SCHRIFTLICHE AUFGABE.
Schreibe bitte die Zeilen unverändert ab. Beginne bei der Zeile mit „As presented in“, und höre mit dem Ende der Einträge auf, beide Enden eingeschlossen.

***

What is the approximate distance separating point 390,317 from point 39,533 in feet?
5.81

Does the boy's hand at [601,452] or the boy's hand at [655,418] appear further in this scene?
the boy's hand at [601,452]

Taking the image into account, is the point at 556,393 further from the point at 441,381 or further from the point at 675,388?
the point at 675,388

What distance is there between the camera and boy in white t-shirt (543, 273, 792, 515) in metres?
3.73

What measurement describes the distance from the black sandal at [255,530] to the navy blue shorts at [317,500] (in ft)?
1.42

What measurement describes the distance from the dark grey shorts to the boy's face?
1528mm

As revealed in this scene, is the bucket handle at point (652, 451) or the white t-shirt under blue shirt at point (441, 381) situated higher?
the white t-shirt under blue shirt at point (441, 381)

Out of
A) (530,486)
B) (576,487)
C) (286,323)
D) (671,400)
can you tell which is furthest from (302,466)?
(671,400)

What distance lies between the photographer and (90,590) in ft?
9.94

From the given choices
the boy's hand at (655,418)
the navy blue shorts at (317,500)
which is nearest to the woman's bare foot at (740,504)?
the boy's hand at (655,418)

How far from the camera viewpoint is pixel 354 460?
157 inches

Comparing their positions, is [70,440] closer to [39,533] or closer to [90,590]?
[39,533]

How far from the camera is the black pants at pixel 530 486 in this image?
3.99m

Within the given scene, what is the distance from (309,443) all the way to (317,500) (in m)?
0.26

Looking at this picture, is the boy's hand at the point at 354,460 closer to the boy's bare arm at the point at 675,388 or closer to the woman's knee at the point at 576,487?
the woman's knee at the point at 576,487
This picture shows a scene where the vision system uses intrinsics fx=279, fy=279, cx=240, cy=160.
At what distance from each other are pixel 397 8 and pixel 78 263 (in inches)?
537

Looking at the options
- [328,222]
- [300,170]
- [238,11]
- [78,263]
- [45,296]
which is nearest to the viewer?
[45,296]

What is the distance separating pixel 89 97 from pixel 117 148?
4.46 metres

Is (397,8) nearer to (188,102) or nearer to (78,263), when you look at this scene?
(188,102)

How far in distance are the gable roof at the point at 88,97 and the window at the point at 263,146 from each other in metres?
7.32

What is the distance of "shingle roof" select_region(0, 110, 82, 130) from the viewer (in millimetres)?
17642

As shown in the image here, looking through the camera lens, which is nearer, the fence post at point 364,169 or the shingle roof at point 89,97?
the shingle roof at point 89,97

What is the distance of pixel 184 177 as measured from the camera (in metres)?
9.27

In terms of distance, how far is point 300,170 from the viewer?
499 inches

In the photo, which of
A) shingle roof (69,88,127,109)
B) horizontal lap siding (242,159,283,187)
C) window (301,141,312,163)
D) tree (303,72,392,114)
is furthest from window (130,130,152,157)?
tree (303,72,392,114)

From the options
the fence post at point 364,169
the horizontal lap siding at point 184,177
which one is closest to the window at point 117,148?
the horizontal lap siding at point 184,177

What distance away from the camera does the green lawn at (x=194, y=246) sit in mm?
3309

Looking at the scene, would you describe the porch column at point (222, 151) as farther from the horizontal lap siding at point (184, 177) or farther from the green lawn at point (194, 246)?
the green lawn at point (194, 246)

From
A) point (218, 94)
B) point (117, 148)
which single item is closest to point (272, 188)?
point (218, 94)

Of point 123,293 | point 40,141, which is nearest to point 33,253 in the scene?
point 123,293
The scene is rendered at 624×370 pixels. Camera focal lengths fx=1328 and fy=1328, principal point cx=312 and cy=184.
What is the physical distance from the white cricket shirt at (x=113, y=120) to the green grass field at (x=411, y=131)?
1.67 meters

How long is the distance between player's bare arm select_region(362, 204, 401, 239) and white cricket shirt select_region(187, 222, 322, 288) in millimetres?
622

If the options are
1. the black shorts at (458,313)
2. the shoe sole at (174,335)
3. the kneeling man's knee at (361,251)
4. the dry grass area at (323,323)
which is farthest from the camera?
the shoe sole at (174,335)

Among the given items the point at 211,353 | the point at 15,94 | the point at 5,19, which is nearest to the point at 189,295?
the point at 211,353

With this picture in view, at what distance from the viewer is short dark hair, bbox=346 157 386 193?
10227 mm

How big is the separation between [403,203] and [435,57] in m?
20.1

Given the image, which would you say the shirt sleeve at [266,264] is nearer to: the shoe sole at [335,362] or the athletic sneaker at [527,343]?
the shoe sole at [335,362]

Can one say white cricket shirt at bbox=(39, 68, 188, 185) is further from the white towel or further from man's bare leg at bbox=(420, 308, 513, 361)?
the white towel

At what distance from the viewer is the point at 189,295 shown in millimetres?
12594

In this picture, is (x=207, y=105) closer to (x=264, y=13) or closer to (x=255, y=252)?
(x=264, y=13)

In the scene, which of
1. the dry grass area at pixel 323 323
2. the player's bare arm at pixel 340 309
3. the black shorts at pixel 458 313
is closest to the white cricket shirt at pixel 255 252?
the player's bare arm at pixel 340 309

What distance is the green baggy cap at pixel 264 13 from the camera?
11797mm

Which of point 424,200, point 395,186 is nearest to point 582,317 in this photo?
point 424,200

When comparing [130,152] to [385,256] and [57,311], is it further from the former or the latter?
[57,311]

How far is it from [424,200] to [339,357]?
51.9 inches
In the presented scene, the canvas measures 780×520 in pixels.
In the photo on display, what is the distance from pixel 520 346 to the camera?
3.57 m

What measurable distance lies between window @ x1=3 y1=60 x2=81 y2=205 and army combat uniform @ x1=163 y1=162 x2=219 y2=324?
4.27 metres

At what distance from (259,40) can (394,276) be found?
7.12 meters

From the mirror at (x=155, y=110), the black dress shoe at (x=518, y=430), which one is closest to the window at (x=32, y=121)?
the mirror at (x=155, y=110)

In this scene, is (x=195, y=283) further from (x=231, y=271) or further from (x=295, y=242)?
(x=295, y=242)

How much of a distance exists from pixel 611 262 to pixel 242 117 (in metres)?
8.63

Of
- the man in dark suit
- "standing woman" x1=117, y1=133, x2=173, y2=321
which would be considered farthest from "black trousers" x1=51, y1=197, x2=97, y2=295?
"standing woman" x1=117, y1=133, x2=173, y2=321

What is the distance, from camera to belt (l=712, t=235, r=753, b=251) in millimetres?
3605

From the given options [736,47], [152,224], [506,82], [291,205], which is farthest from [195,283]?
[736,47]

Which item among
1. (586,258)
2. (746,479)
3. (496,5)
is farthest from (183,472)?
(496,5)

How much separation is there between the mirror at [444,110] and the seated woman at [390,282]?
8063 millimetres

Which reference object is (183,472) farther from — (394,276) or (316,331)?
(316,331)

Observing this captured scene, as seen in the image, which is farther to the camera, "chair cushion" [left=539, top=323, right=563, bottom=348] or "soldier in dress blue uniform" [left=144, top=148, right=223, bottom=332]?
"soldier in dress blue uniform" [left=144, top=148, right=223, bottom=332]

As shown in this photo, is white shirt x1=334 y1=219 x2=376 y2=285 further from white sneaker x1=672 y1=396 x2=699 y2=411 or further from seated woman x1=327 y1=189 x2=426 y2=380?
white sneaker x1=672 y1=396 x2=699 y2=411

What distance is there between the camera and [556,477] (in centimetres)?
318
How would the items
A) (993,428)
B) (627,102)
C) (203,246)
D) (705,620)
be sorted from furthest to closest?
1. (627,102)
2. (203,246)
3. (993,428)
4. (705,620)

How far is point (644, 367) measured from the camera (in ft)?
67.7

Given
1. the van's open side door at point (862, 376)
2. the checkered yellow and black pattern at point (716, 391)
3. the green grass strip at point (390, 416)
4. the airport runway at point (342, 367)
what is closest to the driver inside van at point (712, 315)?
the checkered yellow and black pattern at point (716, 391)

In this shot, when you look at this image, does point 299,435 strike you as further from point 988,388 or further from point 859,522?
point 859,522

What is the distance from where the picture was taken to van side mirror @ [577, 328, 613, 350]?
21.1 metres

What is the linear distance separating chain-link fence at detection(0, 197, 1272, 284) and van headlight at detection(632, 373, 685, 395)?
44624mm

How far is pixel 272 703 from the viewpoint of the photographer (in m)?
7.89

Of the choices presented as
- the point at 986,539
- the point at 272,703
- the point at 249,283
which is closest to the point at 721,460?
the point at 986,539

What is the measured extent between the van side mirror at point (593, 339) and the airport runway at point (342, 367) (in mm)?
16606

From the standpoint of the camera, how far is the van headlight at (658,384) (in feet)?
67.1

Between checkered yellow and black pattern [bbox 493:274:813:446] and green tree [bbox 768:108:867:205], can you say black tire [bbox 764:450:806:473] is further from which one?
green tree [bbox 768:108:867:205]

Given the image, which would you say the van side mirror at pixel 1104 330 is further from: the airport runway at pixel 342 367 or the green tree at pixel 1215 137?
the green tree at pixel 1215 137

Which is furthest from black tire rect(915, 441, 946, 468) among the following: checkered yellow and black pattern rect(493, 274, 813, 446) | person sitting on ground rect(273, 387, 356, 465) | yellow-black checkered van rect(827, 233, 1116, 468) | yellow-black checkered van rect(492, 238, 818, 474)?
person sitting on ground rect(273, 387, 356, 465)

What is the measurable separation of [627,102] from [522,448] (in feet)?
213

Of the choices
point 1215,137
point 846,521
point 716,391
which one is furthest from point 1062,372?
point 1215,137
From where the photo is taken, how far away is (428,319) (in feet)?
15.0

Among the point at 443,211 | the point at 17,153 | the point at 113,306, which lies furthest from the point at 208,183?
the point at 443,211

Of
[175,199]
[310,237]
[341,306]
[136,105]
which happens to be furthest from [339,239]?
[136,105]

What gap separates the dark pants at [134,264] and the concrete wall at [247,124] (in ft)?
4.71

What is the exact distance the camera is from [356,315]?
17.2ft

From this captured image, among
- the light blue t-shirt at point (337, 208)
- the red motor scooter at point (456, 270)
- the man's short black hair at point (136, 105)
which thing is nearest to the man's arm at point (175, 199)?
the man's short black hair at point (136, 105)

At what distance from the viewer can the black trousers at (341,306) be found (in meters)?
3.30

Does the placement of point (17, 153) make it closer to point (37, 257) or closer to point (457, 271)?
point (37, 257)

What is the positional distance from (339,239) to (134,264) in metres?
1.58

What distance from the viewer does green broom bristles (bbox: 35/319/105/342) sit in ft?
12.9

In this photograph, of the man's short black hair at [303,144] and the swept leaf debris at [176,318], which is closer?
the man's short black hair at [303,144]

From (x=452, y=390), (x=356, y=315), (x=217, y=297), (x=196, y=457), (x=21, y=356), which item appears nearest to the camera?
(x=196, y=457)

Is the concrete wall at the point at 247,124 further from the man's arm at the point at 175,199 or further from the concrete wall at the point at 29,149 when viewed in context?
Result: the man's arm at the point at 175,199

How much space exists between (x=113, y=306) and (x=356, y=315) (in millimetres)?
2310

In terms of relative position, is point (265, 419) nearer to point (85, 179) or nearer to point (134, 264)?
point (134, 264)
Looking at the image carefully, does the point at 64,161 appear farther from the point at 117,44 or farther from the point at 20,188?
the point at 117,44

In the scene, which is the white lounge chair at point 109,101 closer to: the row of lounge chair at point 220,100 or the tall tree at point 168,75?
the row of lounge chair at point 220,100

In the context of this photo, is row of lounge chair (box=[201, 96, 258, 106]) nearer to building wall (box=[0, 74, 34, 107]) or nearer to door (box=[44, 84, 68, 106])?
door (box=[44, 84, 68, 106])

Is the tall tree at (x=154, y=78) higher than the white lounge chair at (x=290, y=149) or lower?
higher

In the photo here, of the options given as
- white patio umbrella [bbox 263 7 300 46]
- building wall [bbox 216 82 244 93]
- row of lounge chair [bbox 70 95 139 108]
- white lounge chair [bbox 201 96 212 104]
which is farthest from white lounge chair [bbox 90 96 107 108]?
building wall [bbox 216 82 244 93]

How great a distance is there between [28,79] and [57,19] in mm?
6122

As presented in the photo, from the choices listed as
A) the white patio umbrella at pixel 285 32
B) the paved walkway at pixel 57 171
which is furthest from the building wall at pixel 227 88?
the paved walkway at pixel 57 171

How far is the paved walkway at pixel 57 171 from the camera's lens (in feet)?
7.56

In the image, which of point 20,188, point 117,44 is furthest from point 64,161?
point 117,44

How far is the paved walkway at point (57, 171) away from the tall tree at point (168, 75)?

***

ENDGÜLTIGE ANTWORT.
As presented in the photo, from the choices listed as
A) the white patio umbrella at pixel 285 32
B) the paved walkway at pixel 57 171
which is furthest from the building wall at pixel 227 88?
the paved walkway at pixel 57 171

How far is the paved walkway at pixel 57 171 from the camera's lens (in feet)?
7.56

In the image, which of point 20,188, point 117,44 is furthest from point 64,161?
point 117,44

How far is the paved walkway at point (57, 171) away from the tall tree at point (168, 75)?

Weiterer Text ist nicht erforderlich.